Real-Time Vocal Fatigue Monitoring for Continuous Speech Analytics

VoiceMonitor is a Python library for real-time vocal fatigue monitoring built on top of the auralis_vfs vocal fatigue scoring framework. It enables continuous microphone monitoring, fatigue scoring using sliding audio windows, and session-level analytics for voice health monitoring.

The system is designed for researchers, speech engineers, and voice professionals who require automated analysis of vocal strain during prolonged speech activity.

VoiceMonitor processes live microphone input, extracts standardized audio segments, computes fatigue scores, and produces real-time alerts and session analytics.


Overview

Prolonged speaking can lead to vocal fatigue, a condition characterized by strain, reduced vocal efficiency, and potential long-term damage to vocal health.
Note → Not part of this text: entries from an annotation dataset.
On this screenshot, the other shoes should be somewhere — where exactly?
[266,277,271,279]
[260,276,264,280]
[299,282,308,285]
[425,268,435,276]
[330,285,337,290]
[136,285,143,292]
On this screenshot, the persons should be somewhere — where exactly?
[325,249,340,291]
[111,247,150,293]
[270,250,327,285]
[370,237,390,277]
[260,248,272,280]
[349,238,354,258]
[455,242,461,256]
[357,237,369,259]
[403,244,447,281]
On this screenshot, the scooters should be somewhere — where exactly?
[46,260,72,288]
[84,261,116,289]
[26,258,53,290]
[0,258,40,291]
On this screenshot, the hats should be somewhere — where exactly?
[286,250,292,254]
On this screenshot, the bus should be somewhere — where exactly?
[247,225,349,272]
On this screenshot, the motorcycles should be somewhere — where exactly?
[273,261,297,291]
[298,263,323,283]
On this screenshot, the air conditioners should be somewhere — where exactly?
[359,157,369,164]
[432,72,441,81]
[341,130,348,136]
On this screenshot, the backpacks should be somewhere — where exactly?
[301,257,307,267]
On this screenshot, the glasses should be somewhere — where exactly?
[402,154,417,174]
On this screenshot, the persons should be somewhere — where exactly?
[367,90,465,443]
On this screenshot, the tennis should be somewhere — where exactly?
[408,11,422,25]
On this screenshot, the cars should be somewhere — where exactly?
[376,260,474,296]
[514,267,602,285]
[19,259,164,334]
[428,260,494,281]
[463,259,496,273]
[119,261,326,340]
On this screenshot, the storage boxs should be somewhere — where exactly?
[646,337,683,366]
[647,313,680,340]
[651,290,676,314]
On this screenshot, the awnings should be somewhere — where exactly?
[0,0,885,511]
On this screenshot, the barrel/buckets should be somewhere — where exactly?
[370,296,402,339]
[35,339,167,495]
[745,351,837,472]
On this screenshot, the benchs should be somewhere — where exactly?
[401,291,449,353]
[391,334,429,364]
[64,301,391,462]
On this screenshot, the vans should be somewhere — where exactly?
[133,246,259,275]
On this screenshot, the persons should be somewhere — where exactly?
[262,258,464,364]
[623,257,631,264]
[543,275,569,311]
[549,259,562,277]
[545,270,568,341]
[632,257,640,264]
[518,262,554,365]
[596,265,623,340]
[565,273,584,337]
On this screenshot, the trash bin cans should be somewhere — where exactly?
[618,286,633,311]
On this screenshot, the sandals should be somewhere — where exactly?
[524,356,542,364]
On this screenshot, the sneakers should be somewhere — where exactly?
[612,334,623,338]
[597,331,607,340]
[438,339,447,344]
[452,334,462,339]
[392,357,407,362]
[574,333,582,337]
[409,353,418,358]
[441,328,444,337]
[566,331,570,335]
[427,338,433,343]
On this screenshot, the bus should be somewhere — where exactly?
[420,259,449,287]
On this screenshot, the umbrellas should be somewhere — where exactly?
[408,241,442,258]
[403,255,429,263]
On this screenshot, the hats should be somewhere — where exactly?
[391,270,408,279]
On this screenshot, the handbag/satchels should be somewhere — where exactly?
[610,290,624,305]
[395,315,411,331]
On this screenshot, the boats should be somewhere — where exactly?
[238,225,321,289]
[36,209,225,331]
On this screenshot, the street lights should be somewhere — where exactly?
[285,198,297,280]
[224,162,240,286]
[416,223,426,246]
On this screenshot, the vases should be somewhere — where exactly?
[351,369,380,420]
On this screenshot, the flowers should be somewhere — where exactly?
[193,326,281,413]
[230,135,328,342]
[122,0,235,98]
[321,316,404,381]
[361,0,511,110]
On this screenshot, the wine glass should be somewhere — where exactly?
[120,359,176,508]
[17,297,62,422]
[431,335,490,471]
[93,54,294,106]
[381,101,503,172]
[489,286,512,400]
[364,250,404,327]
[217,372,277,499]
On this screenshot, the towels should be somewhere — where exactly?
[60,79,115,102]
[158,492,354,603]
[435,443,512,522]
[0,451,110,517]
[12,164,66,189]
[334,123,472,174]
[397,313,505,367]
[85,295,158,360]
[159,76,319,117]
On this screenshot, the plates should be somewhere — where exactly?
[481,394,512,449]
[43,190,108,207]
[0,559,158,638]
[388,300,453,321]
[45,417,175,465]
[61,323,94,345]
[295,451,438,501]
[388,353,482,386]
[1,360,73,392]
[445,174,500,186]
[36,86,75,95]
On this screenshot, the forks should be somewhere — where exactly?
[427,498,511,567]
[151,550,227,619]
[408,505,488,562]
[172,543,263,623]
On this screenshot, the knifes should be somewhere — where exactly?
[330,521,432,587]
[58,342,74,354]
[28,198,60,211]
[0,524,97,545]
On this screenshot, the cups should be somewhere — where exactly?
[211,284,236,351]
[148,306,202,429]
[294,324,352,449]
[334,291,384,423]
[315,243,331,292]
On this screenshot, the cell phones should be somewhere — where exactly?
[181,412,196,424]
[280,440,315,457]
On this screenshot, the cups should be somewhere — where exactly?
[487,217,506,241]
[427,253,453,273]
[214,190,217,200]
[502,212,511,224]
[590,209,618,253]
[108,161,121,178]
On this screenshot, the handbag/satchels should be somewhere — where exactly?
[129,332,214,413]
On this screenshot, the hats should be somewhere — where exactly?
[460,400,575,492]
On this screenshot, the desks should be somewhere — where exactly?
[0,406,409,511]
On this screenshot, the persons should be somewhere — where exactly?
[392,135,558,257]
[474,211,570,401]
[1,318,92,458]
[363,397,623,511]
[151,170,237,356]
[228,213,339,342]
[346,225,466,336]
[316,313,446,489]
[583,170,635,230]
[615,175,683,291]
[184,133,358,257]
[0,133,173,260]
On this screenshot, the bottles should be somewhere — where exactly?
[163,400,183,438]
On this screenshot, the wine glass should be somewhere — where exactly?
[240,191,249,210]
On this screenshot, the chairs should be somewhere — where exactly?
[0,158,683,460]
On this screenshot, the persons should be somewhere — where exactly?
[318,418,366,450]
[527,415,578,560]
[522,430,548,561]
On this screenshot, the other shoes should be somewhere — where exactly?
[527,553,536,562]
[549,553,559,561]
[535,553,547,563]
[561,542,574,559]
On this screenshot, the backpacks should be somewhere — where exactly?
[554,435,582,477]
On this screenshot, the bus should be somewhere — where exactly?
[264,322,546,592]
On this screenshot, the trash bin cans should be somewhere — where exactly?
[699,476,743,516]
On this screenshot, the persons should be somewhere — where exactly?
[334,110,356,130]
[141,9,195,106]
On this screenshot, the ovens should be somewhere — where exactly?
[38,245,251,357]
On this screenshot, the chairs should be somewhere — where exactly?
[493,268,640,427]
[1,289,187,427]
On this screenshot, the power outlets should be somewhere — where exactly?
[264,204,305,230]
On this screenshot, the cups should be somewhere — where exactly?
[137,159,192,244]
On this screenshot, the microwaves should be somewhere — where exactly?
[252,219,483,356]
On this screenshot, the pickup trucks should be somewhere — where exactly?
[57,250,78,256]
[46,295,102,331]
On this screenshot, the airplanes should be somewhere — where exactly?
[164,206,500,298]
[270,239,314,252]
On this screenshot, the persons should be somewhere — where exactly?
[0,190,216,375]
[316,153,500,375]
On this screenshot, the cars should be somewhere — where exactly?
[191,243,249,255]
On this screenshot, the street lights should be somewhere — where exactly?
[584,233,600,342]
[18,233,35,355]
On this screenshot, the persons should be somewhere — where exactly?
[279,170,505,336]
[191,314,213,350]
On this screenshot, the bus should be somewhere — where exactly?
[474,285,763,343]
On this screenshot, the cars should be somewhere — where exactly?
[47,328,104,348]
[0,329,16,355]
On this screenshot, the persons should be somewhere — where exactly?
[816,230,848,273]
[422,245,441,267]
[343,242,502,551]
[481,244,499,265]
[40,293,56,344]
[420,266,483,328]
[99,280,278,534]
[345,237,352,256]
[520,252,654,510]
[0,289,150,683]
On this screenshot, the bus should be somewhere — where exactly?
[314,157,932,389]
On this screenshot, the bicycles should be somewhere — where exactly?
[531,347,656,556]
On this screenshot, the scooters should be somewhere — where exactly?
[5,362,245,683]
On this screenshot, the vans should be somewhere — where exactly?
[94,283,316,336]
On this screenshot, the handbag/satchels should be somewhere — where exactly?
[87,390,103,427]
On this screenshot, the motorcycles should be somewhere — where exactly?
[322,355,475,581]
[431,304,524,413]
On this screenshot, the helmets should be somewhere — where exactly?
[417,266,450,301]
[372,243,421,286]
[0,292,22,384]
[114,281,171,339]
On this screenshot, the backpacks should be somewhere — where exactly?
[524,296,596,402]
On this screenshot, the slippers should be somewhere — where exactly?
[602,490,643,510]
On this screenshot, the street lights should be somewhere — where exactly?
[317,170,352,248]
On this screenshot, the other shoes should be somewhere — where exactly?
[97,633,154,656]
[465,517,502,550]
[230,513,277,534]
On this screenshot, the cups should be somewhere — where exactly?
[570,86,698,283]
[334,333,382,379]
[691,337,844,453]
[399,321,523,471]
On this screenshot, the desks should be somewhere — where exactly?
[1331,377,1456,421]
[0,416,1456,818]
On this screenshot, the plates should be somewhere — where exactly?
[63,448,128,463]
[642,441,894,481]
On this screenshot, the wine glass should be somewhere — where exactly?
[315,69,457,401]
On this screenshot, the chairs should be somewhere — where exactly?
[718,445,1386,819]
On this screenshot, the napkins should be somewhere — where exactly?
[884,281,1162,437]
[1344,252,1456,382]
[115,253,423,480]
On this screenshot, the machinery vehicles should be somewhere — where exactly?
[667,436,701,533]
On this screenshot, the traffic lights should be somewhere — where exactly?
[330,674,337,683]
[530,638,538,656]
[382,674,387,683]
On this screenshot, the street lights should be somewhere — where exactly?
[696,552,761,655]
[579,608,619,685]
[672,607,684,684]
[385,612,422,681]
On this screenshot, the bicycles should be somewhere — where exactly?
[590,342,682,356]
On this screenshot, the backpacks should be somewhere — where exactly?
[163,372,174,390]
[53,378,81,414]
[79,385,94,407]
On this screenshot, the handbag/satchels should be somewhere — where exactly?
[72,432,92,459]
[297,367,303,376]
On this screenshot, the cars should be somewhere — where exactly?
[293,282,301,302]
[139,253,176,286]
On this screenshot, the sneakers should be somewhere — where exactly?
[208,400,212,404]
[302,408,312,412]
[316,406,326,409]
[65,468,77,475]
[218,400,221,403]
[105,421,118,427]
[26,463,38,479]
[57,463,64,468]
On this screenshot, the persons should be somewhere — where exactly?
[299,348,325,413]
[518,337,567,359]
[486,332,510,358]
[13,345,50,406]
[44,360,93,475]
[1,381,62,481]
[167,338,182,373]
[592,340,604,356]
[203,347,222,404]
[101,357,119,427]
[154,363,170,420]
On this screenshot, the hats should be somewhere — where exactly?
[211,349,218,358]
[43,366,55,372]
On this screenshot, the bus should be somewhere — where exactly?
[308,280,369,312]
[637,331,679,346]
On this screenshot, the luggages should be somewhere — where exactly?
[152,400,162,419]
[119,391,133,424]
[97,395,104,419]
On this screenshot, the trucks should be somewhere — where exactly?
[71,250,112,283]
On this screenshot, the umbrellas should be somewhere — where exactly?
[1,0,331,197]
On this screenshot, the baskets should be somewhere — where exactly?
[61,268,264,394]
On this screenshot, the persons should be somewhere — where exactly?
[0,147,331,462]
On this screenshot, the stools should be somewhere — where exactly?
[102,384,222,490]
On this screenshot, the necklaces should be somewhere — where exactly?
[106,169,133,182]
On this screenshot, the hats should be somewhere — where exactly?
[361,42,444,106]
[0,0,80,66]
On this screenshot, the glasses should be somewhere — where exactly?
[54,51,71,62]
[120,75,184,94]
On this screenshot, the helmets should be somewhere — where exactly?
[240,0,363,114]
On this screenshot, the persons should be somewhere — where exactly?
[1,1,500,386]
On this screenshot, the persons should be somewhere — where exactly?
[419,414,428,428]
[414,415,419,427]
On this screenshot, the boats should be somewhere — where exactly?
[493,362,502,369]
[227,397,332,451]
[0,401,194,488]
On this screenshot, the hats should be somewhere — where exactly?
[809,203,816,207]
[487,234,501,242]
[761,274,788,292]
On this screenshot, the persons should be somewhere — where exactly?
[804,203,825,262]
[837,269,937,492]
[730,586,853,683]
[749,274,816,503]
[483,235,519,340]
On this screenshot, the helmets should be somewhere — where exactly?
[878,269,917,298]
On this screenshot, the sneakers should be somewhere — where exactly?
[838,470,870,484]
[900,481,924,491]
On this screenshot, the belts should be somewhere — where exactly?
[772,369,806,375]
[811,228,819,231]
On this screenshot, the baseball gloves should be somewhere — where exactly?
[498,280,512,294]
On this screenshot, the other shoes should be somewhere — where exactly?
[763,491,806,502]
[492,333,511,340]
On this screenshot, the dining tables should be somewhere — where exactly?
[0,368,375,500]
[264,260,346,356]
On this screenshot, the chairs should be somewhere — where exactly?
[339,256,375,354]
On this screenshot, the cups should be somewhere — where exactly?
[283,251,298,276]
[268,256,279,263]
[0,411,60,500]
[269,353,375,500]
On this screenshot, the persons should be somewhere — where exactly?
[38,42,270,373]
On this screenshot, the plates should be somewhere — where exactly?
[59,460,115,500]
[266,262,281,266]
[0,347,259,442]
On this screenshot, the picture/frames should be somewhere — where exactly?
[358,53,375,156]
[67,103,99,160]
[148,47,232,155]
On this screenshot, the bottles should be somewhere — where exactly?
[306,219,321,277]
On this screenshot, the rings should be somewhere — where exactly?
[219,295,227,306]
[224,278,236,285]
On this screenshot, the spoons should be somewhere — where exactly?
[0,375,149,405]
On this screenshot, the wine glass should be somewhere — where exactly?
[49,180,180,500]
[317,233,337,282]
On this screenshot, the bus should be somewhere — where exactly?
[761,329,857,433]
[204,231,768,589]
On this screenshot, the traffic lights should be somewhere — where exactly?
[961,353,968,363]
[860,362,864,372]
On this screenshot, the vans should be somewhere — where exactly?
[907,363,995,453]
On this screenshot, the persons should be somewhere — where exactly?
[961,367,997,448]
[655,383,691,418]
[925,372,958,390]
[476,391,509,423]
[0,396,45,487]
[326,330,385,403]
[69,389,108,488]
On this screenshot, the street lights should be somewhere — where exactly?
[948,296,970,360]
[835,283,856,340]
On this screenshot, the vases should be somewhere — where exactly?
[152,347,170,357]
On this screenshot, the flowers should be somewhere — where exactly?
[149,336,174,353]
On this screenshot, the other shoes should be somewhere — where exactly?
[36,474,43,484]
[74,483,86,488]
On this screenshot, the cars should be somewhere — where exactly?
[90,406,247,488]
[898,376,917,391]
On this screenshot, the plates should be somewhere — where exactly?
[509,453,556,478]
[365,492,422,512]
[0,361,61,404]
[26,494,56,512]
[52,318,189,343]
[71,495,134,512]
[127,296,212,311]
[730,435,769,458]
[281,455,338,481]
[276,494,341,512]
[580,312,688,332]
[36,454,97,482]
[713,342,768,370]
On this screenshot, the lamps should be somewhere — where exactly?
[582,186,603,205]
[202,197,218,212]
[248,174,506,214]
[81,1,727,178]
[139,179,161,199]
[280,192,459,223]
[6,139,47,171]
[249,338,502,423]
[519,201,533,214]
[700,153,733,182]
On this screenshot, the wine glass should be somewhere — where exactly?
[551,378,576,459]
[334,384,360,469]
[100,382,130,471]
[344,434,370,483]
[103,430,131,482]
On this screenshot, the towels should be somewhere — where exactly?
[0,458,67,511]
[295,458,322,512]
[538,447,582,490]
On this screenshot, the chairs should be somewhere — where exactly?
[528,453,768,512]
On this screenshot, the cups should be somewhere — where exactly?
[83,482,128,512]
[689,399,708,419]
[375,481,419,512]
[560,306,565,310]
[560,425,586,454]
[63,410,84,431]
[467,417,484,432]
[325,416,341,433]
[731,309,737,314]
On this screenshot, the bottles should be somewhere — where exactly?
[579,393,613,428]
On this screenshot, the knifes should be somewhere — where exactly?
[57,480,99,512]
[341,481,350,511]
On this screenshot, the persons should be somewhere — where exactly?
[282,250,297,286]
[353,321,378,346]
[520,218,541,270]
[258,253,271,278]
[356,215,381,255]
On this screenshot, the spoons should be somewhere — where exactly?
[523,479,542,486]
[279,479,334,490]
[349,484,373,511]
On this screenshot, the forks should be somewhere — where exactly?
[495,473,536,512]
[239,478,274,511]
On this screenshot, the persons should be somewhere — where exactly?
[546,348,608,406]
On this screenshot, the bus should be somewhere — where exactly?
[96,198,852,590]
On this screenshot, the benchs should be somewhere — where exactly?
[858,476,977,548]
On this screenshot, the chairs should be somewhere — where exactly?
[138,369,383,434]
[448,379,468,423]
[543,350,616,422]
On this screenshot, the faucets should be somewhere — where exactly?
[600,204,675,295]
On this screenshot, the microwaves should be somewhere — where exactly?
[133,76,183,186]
VoiceMonitor provides a real-time monitoring pipeline that:

  • captures microphone audio streams
  • processes sliding audio windows
  • computes vocal fatigue scores
  • tracks fatigue progression over time
  • generates session analytics and warnings

The system leverages the ECAPA-TDNN-VHE vocal fatigue estimation model and the auralis_vfs scoring framework developed as part of ongoing research in speech health monitoring.


Key Features

  • Real-time microphone audio monitoring
  • Continuous vocal fatigue scoring
  • Sliding window fatigue analysis
  • Fatigue threshold warnings
  • Session-level analytics and reports
  • Chunk-based audio processing pipeline
  • JSON session export for downstream analysis
  • Lightweight CLI interface for quick experiments

Architecture

VoiceMonitor uses a sliding window inference pipeline for continuous analysis.

Microphone Input
        │
        ▼
Audio Stream Buffer
        │
        ▼
Sliding Window Segmentation (5s)
        │
        ▼
auralis_vfs Preprocessing
        │
        ▼
Vocal Fatigue Scoring
        │
        ▼
Session Analytics Engine
        │
        ▼
Fatigue Alerts + Reports

Each processed window produces a fatigue score, enabling real-time tracking of vocal strain progression during speech sessions.


Installation

Requirements

  • Python ≥ 3.10
  • FFmpeg installed on system
  • Microphone access

Install from PyPI

pip install voicemonitor

Install from source

git clone https://github.com/<your-username>/voicemonitor.git
cd voicemonitor
pip install -e .

Dependencies

VoiceMonitor relies on the following core libraries:

  • auralis_vfs
  • numpy
  • sounddevice
  • soundfile
  • pydub
  • tqdm

FFmpeg must be installed for audio processing.


Quick Start

CLI Usage

Start real-time vocal fatigue monitoring:

voicemonitor

Monitor for a fixed duration:

voicemonitor --duration 120

Set a custom fatigue warning threshold:

voicemonitor --threshold 65

Example output:

[20260312_182001] Score: 22.51
[20260312_182006] Score: 31.02
[20260312_182011] Score: 45.44
[20260312_182016] Score: 72.90

⚠ fatigue threshold crossed

After the session completes, a report is generated:

session_report.json

Python API

VoiceMonitor can also be used directly in Python applications.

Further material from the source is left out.